- DATA EXTRACT:
+ + + + + + +

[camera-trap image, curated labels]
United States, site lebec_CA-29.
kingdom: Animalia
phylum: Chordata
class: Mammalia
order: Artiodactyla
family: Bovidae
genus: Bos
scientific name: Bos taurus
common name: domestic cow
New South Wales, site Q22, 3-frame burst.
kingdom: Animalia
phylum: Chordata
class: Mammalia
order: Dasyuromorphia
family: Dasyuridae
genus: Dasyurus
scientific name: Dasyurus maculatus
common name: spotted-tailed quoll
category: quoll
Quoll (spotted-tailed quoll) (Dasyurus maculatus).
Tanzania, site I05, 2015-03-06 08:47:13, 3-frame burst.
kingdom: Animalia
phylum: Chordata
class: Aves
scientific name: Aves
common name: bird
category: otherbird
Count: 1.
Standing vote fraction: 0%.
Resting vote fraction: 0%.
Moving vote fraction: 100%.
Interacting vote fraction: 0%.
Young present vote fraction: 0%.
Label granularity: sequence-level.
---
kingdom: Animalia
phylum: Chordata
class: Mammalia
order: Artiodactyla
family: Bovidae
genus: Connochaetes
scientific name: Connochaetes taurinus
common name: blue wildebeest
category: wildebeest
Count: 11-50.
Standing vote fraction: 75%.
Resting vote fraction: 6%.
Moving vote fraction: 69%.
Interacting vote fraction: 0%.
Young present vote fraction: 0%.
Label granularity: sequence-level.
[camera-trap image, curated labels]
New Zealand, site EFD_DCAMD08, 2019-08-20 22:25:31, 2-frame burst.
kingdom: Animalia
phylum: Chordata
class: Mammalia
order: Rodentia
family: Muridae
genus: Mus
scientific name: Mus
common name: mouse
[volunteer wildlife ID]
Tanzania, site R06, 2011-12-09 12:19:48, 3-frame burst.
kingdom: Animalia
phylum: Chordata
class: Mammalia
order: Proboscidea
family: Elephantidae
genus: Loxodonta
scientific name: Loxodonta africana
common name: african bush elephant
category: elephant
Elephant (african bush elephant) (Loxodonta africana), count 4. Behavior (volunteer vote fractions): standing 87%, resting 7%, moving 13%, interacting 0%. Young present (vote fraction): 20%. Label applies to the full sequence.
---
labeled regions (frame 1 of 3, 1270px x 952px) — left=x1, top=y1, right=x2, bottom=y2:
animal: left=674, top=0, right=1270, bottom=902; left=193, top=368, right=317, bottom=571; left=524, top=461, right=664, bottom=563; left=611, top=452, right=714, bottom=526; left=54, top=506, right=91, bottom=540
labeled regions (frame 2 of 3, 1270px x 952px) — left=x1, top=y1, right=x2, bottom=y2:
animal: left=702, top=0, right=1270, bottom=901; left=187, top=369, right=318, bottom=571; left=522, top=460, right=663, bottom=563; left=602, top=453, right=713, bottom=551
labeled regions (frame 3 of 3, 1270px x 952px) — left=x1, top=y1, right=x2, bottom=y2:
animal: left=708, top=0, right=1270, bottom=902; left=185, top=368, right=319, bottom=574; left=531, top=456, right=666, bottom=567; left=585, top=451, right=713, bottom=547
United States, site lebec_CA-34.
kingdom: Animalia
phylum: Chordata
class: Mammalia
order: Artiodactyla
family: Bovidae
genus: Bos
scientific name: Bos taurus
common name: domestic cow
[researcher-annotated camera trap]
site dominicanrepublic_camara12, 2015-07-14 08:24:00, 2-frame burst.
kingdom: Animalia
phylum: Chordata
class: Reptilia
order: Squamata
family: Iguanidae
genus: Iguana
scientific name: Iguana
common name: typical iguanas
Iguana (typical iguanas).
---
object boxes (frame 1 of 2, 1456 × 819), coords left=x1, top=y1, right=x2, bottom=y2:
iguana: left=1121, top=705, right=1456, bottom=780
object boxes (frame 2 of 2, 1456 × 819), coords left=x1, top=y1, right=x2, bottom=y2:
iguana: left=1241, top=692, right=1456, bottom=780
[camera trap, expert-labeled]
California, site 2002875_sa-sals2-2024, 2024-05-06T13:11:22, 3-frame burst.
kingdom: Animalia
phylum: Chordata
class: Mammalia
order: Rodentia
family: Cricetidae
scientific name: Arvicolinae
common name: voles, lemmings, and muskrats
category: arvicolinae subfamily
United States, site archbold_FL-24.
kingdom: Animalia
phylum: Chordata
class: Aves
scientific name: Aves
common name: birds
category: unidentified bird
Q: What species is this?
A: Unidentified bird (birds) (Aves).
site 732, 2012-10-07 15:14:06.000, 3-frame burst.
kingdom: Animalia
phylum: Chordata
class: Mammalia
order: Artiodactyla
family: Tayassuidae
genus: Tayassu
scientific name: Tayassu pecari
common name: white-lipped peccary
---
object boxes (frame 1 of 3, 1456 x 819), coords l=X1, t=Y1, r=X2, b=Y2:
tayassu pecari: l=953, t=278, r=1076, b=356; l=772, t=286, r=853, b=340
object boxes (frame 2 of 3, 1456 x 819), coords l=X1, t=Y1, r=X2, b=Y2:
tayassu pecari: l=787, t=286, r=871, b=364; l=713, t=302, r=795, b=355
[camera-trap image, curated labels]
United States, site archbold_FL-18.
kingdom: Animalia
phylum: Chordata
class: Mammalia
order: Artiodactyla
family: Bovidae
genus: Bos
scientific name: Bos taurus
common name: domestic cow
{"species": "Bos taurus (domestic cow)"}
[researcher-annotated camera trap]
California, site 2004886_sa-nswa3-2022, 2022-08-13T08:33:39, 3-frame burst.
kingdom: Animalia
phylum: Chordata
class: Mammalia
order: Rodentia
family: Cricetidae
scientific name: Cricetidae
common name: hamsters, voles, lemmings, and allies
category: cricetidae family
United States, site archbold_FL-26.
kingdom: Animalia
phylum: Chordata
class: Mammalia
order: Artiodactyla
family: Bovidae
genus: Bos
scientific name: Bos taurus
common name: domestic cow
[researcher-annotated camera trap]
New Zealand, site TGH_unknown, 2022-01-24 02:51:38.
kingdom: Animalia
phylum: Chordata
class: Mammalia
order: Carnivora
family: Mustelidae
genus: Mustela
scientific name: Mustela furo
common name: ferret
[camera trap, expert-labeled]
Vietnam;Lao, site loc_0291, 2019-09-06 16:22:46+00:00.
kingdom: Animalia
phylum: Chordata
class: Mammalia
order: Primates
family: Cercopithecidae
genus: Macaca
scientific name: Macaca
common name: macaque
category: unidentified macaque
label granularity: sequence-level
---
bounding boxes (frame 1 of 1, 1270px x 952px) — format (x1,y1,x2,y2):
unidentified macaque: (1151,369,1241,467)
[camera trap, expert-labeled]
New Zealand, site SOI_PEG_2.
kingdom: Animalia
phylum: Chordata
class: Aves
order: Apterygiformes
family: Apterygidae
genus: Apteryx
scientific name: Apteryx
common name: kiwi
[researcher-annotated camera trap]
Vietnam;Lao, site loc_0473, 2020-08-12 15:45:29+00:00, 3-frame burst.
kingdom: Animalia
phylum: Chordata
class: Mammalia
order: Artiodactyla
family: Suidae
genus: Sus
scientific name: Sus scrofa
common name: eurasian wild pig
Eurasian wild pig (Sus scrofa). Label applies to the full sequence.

+ + + + + + +

Would you restate each line of the material above word for word?

[camera-trap image, curated labels]
United States, site lebec_CA-29.
kingdom: Animalia
phylum: Chordata
class: Mammalia
order: Artiodactyla
family: Bovidae
genus: Bos
scientific name: Bos taurus
common name: domestic cow
New South Wales, site Q22, 3-frame burst.
kingdom: Animalia
phylum: Chordata
class: Mammalia
order: Dasyuromorphia
family: Dasyuridae
genus: Dasyurus
scientific name: Dasyurus maculatus
common name: spotted-tailed quoll
category: quoll
Quoll (spotted-tailed quoll) (Dasyurus maculatus).
Tanzania, site I05, 2015-03-06 08:47:13, 3-frame burst.
kingdom: Animalia
phylum: Chordata
class: Aves
scientific name: Aves
common name: bird
category: otherbird
Count: 1.
Standing vote fraction: 0%.
Resting vote fraction: 0%.
Moving vote fraction: 100%.
Interacting vote fraction: 0%.
Young present vote fraction: 0%.
Label granularity: sequence-level.
---
kingdom: Animalia
phylum: Chordata
class: Mammalia
order: Artiodactyla
family: Bovidae
genus: Connochaetes
scientific name: Connochaetes taurinus
common name: blue wildebeest
category: wildebeest
Count: 11-50.
Standing vote fraction: 75%.
Resting vote fraction: 6%.
Moving vote fraction: 69%.
Interacting vote fraction: 0%.
Young present vote fraction: 0%.
Label granularity: sequence-level.
[camera-trap image, curated labels]
New Zealand, site EFD_DCAMD08, 2019-08-20 22:25:31, 2-frame burst.
kingdom: Animalia
phylum: Chordata
class: Mammalia
order: Rodentia
family: Muridae
genus: Mus
scientific name: Mus
common name: mouse
[volunteer wildlife ID]
Tanzania, site R06, 2011-12-09 12:19:48, 3-frame burst.
kingdom: Animalia
phylum: Chordata
class: Mammalia
order: Proboscidea
family: Elephantidae
genus: Loxodonta
scientific name: Loxodonta africana
common name: african bush elephant
category: elephant
Elephant (african bush elephant) (Loxodonta africana), count 4. Behavior (volunteer vote fractions): standing 87%, resting 7%, moving 13%, interacting 0%. Young present (vote fraction): 20%. Label applies to the full sequence.
---
labeled regions (frame 1 of 3, 1270px x 952px) — left=x1, top=y1, right=x2, bottom=y2:
animal: left=674, top=0, right=1270, bottom=902; left=193, top=368, right=317, bottom=571; left=524, top=461, right=664, bottom=563; left=611, top=452, right=714, bottom=526; left=54, top=506, right=91, bottom=540
labeled regions (frame 2 of 3, 1270px x 952px) — left=x1, top=y1, right=x2, bottom=y2:
animal: left=702, top=0, right=1270, bottom=901; left=187, top=369, right=318, bottom=571; left=522, top=460, right=663, bottom=563; left=602, top=453, right=713, bottom=551
labeled regions (frame 3 of 3, 1270px x 952px) — left=x1, top=y1, right=x2, bottom=y2:
animal: left=708, top=0, right=1270, bottom=902; left=185, top=368, right=319, bottom=574; left=531, top=456, right=666, bottom=567; left=585, top=451, right=713, bottom=547
United States, site lebec_CA-34.
kingdom: Animalia
phylum: Chordata
class: Mammalia
order: Artiodactyla
family: Bovidae
genus: Bos
scientific name: Bos taurus
common name: domestic cow
[researcher-annotated camera trap]
site dominicanrepublic_camara12, 2015-07-14 08:24:00, 2-frame burst.
kingdom: Animalia
phylum: Chordata
class: Reptilia
order: Squamata
family: Iguanidae
genus: Iguana
scientific name: Iguana
common name: typical iguanas
Iguana (typical iguanas).
---
object boxes (frame 1 of 2, 1456 × 819), coords left=x1, top=y1, right=x2, bottom=y2:
iguana: left=1121, top=705, right=1456, bottom=780
object boxes (frame 2 of 2, 1456 × 819), coords left=x1, top=y1, right=x2, bottom=y2:
iguana: left=1241, top=692, right=1456, bottom=780
[camera trap, expert-labeled]
California, site 2002875_sa-sals2-2024, 2024-05-06T13:11:22, 3-frame burst.
kingdom: Animalia
phylum: Chordata
class: Mammalia
order: Rodentia
family: Cricetidae
scientific name: Arvicolinae
common name: voles, lemmings, and muskrats
category: arvicolinae subfamily
United States, site archbold_FL-24.
kingdom: Animalia
phylum: Chordata
class: Aves
scientific name: Aves
common name: birds
category: unidentified bird
Q: What species is this?
A: Unidentified bird (birds) (Aves).
site 732, 2012-10-07 15:14:06.000, 3-frame burst.
kingdom: Animalia
phylum: Chordata
class: Mammalia
order: Artiodactyla
family: Tayassuidae
genus: Tayassu
scientific name: Tayassu pecari
common name: white-lipped peccary
---
object boxes (frame 1 of 3, 1456 x 819), coords l=X1, t=Y1, r=X2, b=Y2:
tayassu pecari: l=953, t=278, r=1076, b=356; l=772, t=286, r=853, b=340
object boxes (frame 2 of 3, 1456 x 819), coords l=X1, t=Y1, r=X2, b=Y2:
tayassu pecari: l=787, t=286, r=871, b=364; l=713, t=302, r=795, b=355
[camera-trap image, curated labels]
United States, site archbold_FL-18.
kingdom: Animalia
phylum: Chordata
class: Mammalia
order: Artiodactyla
family: Bovidae
genus: Bos
scientific name: Bos taurus
common name: domestic cow
{"species": "Bos taurus (domestic cow)"}
[researcher-annotated camera trap]
California, site 2004886_sa-nswa3-2022, 2022-08-13T08:33:39, 3-frame burst.
kingdom: Animalia
phylum: Chordata
class: Mammalia
order: Rodentia
family: Cricetidae
scientific name: Cricetidae
common name: hamsters, voles, lemmings, and allies
category: cricetidae family
United States, site archbold_FL-26.
kingdom: Animalia
phylum: Chordata
class: Mammalia
order: Artiodactyla
family: Bovidae
genus: Bos
scientific name: Bos taurus
common name: domestic cow
[researcher-annotated camera trap]
New Zealand, site TGH_unknown, 2022-01-24 02:51:38.
kingdom: Animalia
phylum: Chordata
class: Mammalia
order: Carnivora
family: Mustelidae
genus: Mustela
scientific name: Mustela furo
common name: ferret
[camera trap, expert-labeled]
Vietnam;Lao, site loc_0291, 2019-09-06 16:22:46+00:00.
kingdom: Animalia
phylum: Chordata
class: Mammalia
order: Primates
family: Cercopithecidae
genus: Macaca
scientific name: Macaca
common name: macaque
category: unidentified macaque
label granularity: sequence-level
---
bounding boxes (frame 1 of 1, 1270px x 952px) — format (x1,y1,x2,y2):
unidentified macaque: (1151,369,1241,467)
[camera trap, expert-labeled]
New Zealand, site SOI_PEG_2.
kingdom: Animalia
phylum: Chordata
class: Aves
order: Apterygiformes
family: Apterygidae
genus: Apteryx
scientific name: Apteryx
common name: kiwi
[researcher-annotated camera trap]
Vietnam;Lao, site loc_0473, 2020-08-12 15:45:29+00:00, 3-frame burst.
kingdom: Animalia
phylum: Chordata
class: Mammalia
order: Artiodactyla
family: Suidae
genus: Sus
scientific name: Sus scrofa
common name: eurasian wild pig
Eurasian wild pig (Sus scrofa). Label applies to the full sequence.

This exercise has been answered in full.